We’ll talk about sports and music and all sorts of other small talk things.  If you have a sports topic, an album, a movie, or anything else dealing with the “Justin arts” as I like to call them let me know and we’ll talk about it.
We’ll talk about food.  I love to eat and if you want me to eat someplace and write about it please let me know.  I already have a short list of places I want to write about and I promise you there is not a single Applebees in America that I want to write about.
We’ll make list.  We all do it after we have a beer or two (or five or six) in us.  We’ll make fun practical list and more fun absurd list.  Some of the best conversations of my life have been debating the hotness of blondes in the studio era in Hollywood.  So if you want a list let me know.
And of course we’re going to tell stories.  Lots and lots of stories.  They’ll all be stories that involve people I know or myself.  Sometimes it might be about a trip or a party that we just had.  Or it might be something that happened five, six, seven, or more years ago.  A good story is a good story and old friends never really seem that far away when we talk about them to our new friends.

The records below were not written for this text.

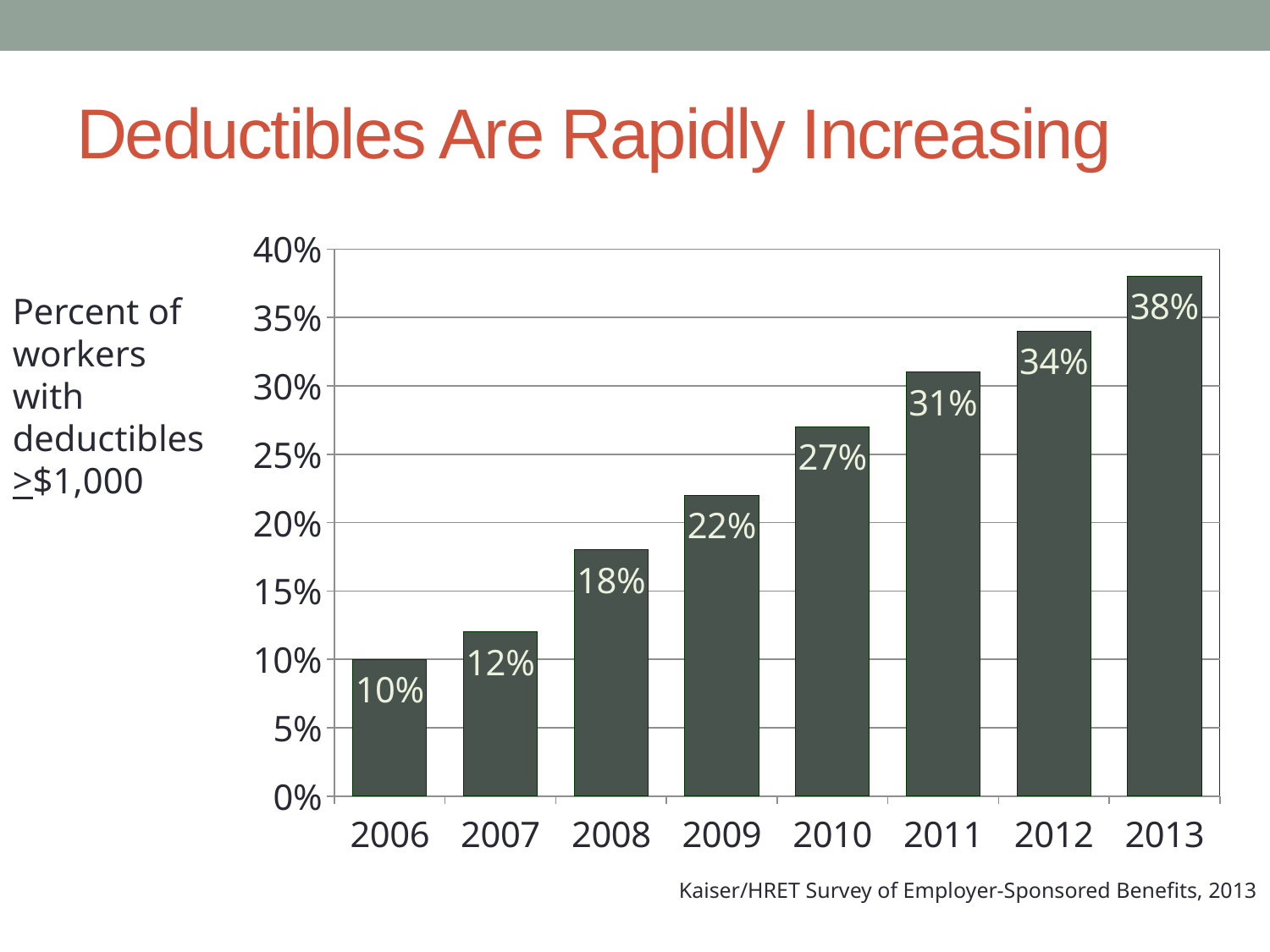
Which year has the highest value? 2013 What is the difference between the values for 2013 and 2006? 28% Is the value for 2008 greater or less than 20%? less What percent of workers had deductibles of $1,000 or more in 2010? 27% What kind of chart is shown on the slide? bar chart What is the value shown for 2006? 10% How many years are shown on the x axis? 8 What is the value shown for 2012? 34% Which is larger, the value for 2011 or the value for 2009? 2011 What is the difference between the values for 2009 and 2008? 4% Which year has the lowest value? 2006 Do the values rise or fall from 2006 to 2013? rise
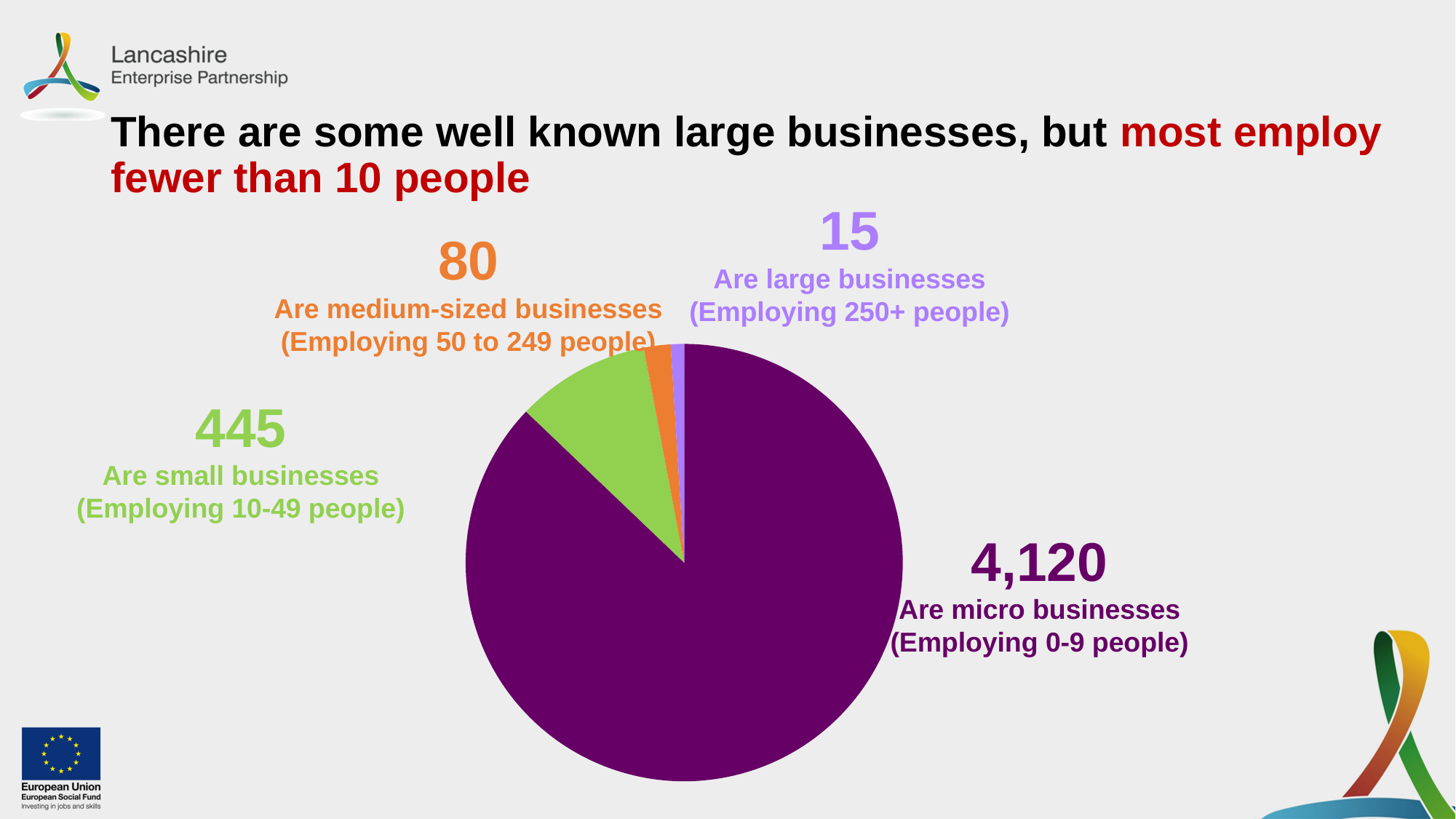
How many medium-sized businesses (employing 50 to 249 people) are shown on the chart? 80 Which business size category has the smallest slice of the pie? Large businesses (Employing 250+ people) What is the total number of businesses across all four slices of the pie? 4,660 What colour is the slice representing small businesses (employing 10-49 people)? green What is the difference between the number of small businesses and the number of medium-sized businesses? 365 How many micro businesses (employing 0-9 people) are shown on the chart? 4,120 How many large businesses (employing 250+ people) are shown on the chart? 15 Which is larger: the number of medium-sized businesses or the number of large businesses? Medium-sized businesses Which business size category has the largest slice of the pie? Micro businesses (Employing 0-9 people) How many small businesses (employing 10-49 people) are shown on the chart? 445 How many categories does the pie chart have? 4 What kind of chart is shown on the slide? pie chart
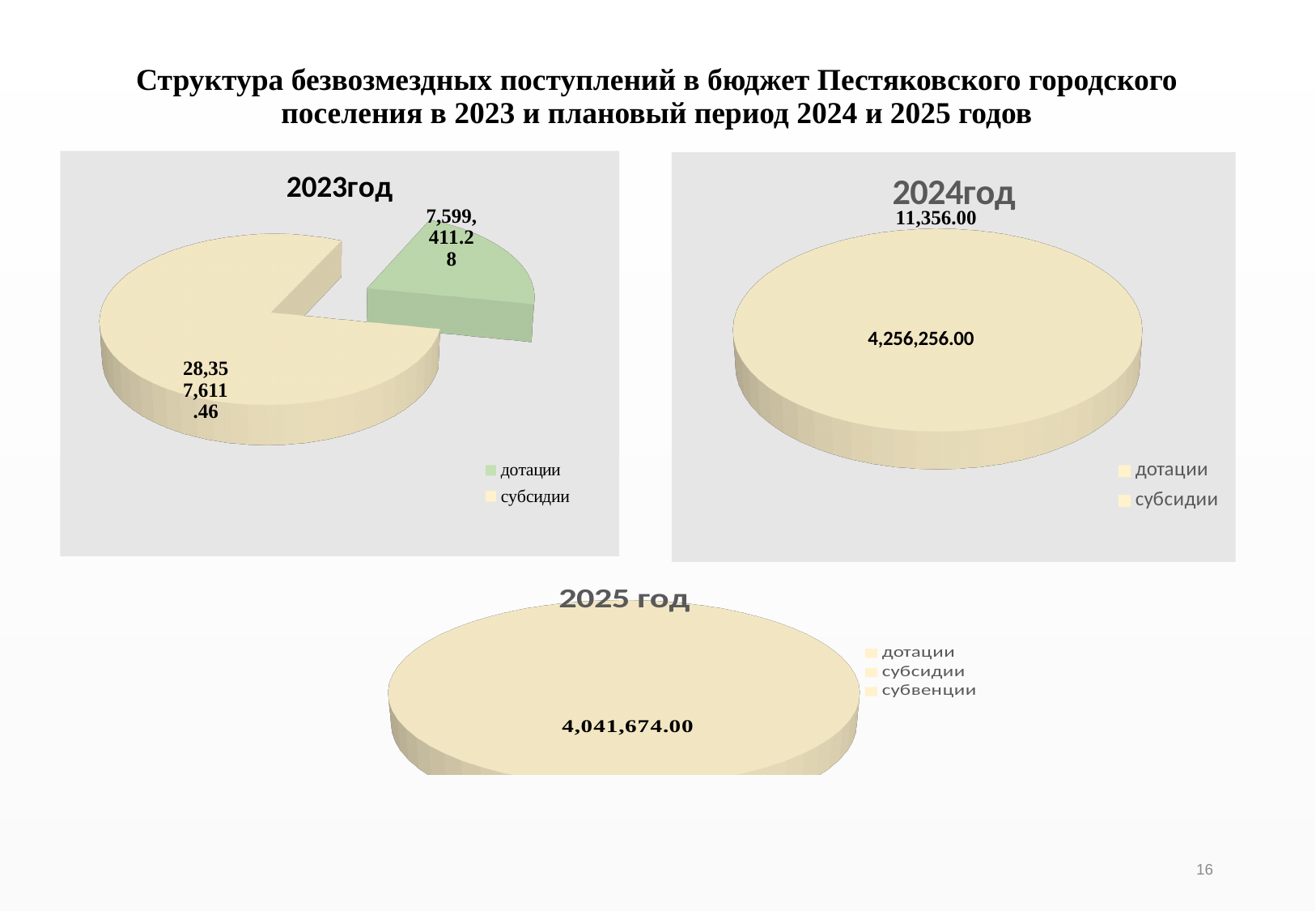
What kind of chart is the 2024год chart? pie chart On the 2023год chart, what is the value for субсидии? 28,357,611.46 On the 2025 год chart, how many entries does the legend list? 3 On the 2025 год chart, what value is printed on the pie? 4,041,674.00 On the 2023год chart, how many entries does the legend list? 2 On the 2024год chart, what is the largest value printed on the pie? 4,256,256.00 On the 2023год chart, which category has the smallest slice? дотации On the 2023год chart, which is larger, дотации or субсидии? субсидии On the 2023год chart, what is the difference between субсидии and дотации? 20,758,200.18 On the 2023год chart, which category has the largest slice? субсидии On the 2023год chart, what is the value for дотации? 7,599,411.28 On the 2024год chart, what is the smallest value printed on the pie? 11,356.00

Some things we won’t talk about include politics and religion.  If you want to brow beat other people take that else where.  Life is to short for people to be mad at each other I believe and since I’m the owner, C.E.O., operating manager, editor, and writer of this little blog what I say goes.
So sit back and read up and let’s have fun with this.  I don’t know where it’s going to go or what’s going to happen here but I do know it’ll be fun.  Mainly because I’m fun.  And maybe you’ll learn something.  But even if you don’t have a drink, chill out, and welcome to Justin’s Low Class Blog Spot.